### INSTRUCTION 1:
Please show every row that contains the string "above". Case counts.

### EXTRACT:
───

Scicluna said he does not think 75 basis points is going to be the norm in the short term. That's because pressures on the main source of Europe's inflation — energy and food — will ease, he added.
"We believe that the supply side, or source of this inflation, will abate, perhaps because of things happening in the U.S. and globally, and therefore prices of commodities and energy would subside," he said.
Scicluna cautioned that central banks are limited in what it can do to fight supply-side inflation — the kind that Europe is facing.
"The source of [our] inflation is not demand as in the U.S., it's supply… and therefore, the instruments of any central bank are very limited."
Other analysts have expressed the same sentiment.
Raising interest rates to control inflation spurred by demand is not a solution, as higher prices are in this case driven by supply chain shocks, MBMG Group managing partner Paul Gambles told CNBC in July.
He added that supply is "very difficult" to manage, across various industries and businesses, who face many challenges "turning the taps back on."
'Can't afford to cushion everybody'
Scicluna raised concerns that current measures employed by European governments to alleviate the pain of soaring energy costs could be inflationary.

───

### DATA ENTRIES:
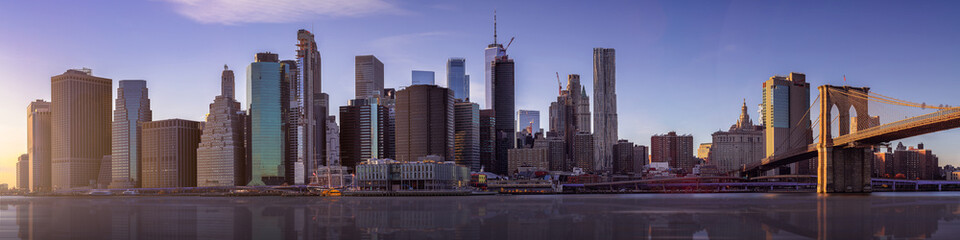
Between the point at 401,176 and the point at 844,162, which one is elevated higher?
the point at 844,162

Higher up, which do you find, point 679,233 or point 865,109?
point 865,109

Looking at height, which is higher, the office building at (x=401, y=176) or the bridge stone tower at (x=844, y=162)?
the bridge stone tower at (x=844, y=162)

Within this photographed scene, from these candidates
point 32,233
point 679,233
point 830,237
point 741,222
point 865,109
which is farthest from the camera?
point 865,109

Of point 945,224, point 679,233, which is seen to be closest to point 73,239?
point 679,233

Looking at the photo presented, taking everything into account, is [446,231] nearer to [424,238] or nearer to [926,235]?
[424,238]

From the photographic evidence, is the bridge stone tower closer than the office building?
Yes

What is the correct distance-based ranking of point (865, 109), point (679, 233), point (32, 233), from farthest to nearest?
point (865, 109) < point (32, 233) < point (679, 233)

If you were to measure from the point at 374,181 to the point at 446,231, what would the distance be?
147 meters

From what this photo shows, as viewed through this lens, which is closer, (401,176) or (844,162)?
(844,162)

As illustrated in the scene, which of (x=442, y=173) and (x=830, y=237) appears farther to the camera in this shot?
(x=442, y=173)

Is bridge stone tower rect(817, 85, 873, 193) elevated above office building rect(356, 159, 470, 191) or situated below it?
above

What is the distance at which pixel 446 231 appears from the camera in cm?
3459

───

### INSTRUCTION 2:
Answer these questions from the inflation excerpt:
(a) Which two pressures does Scicluna name as the main source of Europe's inflation?
(b) What firm is Paul Gambles a managing partner of?
(c) In which month did Gambles speak to CNBC?

### CORRECT RESPONSE 1:
Is bridge stone tower rect(817, 85, 873, 193) elevated above office building rect(356, 159, 470, 191) or situated below it?
above

### CORRECT RESPONSE 2:
(a) Energy and food.
(b) MBMG Group.
(c) July.